That’s exactly what Samantha Fish has been serving up for the better part of a decade, particularly on “Bulletproof,” the lead single from her fourth studio album and debut for Rounder Records, “Kill or Be Kind.” It’s probably the best new rock song we’ve heard all year, and maybe for a few years: Based around a remarkably simple three-note slide riff, the song and the singer roar and blaze across a surprisingly long and suspenseful five-plus minutes, going quiet on the verses and erupting on the choruses and snarling on the song’s extended instrumental break. While she stomps on the Jack White pedal maybe a little too hard (particularly when she sings into the distorto-microphone on the chorus), well, Jack himself has had the pedal set at around six for the past few years, so it’s a refreshing take on a tried-and-true sound.

Things get calmer from there, as Fish shifts into a more conventional blues/soul mode, with lots of Otis Redding/ Stax-style horns.

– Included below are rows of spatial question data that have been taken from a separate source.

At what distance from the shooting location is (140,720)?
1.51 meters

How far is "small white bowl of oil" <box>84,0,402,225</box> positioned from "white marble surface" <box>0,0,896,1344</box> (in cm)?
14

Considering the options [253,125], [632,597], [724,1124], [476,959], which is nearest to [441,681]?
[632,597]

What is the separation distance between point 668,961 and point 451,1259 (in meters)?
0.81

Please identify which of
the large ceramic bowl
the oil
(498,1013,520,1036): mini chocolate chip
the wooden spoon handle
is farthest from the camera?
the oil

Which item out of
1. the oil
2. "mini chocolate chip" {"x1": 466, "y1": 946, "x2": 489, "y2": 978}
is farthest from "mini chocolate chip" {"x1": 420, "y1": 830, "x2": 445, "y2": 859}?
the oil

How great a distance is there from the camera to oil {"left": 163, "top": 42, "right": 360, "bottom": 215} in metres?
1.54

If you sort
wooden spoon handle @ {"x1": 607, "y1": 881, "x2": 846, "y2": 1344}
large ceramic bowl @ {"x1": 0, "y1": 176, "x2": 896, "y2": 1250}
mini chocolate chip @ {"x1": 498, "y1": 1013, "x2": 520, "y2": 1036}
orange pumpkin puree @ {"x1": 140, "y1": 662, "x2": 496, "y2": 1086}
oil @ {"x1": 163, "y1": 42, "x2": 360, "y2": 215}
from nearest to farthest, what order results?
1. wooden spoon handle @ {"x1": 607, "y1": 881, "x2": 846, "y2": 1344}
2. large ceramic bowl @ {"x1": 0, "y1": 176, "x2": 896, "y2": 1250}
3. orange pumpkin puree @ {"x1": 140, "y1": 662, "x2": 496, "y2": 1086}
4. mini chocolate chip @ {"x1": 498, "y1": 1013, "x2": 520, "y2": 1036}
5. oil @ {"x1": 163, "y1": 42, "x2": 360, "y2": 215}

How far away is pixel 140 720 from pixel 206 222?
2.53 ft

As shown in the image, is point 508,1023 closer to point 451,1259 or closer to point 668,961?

This album is a largely successful effort to branch out her songwriting and styles a bit from the blues side of the tracks (there’s plenty of snarling rock and roll on her 2015 album “Wild Heart,” which, along with the more acoustic 2017 follow-up “Belle of the West,” was produced by Luther Dickinson of North Mississippi All-Stars). Songwriting collaborators here include Jim McCormick (Luke Bryan, Keith Urban), Kate Pearlman (Kelly Clarkson) and others, and producer Scott Billington (Dirty Dozen Brass Band, Solomon Burke) brings his diverse background into giving the album a unified sound. The songs generally move between horn-speckled, midtempo R&B, rockabilly, slower ballads like “Dream Girl,” and the occasional jaunt back to the snarling rock that opens the album.

It’s by far her most mature and diverse album and is a smart long-term move — but damned if Fish doesn’t sound most at home when she turns up her amp and wails.